The effects of hesperidin on cell proliferation in neural stem cells isolated from mouse embryonic brain. (A) In vitro neurosphere culture and experiment scheme. Cells were pretreated with 10, 50, 100, and 200 µM hesperidin for 4 days. (B) Cell proliferation (%) was measured using a WST-1 assay. (C,D) Representative images showing proliferation and the number of neurospheres of at least 100 µm in the graph. (E) Neural stem cell-specific proliferation was confirmed by measuring the mRNA levels of DCX, nestin, and Sox2 by qRT-PCR. Statistical analysis included one-way analysis of variance and Tukey’s post hoc test. * p < 0.05 and *** p < 0.001 compared with the vehicle-treated control group. Data are shown as mean ± SEM (n = 3 per group).

Figure 2

The effects of hesperidin on AMPK/CREB signaling in neurospheres. To prove the neurogenic effects of HSP, we measured AMPK and CREB protein levels in vitro. Phosphorylated/total AMPK and CREB were analyzed by western blot. (A) Representative images of AMPK and CREB in neurosphere lysates. (B,C) Quantification of AMPK (B) and CREB (C) expression. Statistical analysis included Student’s t test. * p < 0.05 compared with the vehicle-treated control group. Data are shown as mean ± SEM (n = 3 per group).

Figure 3

The effects of hesperidin on neurogenesis in the hippocampus of 5xFAD mice. Mice were administered with vehicle or HSP (100 mg/kg) once daily for two months. (A) In vivo experiment scheme. (B) Representative images of BrdU⁺ cells in the hippocampus. (C) The quantification of BrdU⁺ cells. (D) Representative images of BrdU⁺(green)NeuN⁺(red) cells in the hippocampus. (E) The quantification of BrdU⁺(green)NeuN⁺(red) cells. Scale bar; 50 μm. Arrows; BrdU⁺ cells (B) or BrdU⁺NeuN⁺ cells (D). Statistical analysis included one-way analysis of variance and Tukey’s post hoc test. ^## p < 0.01 compared with the vehicle-treated WT mice. ** p < 0.01 compared with the vehicle-treated 5xFAD mice. Data are shown as mean ± SEM (n = 4 per group).

Figure 4

The effects of hesperidin on AMPK/BDNF/TrkB/CREB signaling in the hippocampus of 5xFAD mice. (A–E) Representative images of western blots (A) and quantification of AMPK (B), BDNF (C), TrkB (D), and CREB (E). Statistical analysis included one-way analysis of variance and Tukey’s post hoc test. ^# p < 0.05 and ^## p < 0.01 compared with the vehicle-treated WT mice. * p < 0.05 and *** p < 0.001 compared with the vehicle-treated 5xFAD mice. Data are shown as mean ± SEM (n = 4 per group).

Figure 5

The effects of hesperidin on spatial memory functions in 5xFAD mice. (A) Escape time (s) of mice over 7 days. (B) Representative swimming paths on day 8. (C–E) On day 8 of the probe trial, time in quadrant (C), crossing the platform number (D), and swimming speed (E) were recorded.

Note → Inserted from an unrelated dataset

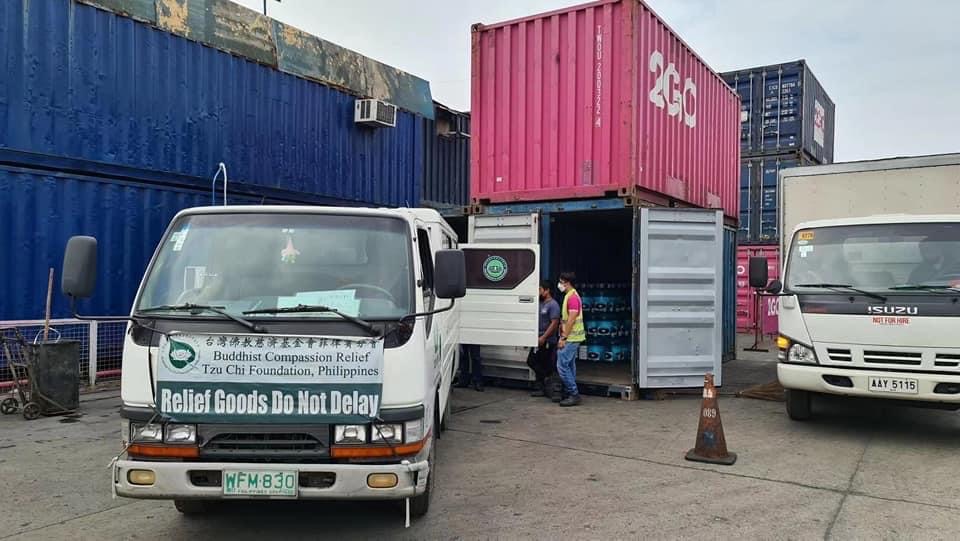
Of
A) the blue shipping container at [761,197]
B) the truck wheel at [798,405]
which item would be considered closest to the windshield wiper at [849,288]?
the truck wheel at [798,405]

Statistical analysis included one- or two-way analysis of variance and Tukey’s post hoc test. ^# p < 0.05, ^## p < 0.01, and ^### p < 0.001 compared with the vehicle-treated WT mice. * p < 0.05 and ** p < 0.01 compared with the vehicle-treated 5xFAD mice. Data are shown as mean ± SEM (WT mice, n = 12; WT+HSP mice, n = 12; 5xFAD mice, n = 12; 5xFAD+HSP mice, n = 13). n.s; not significant.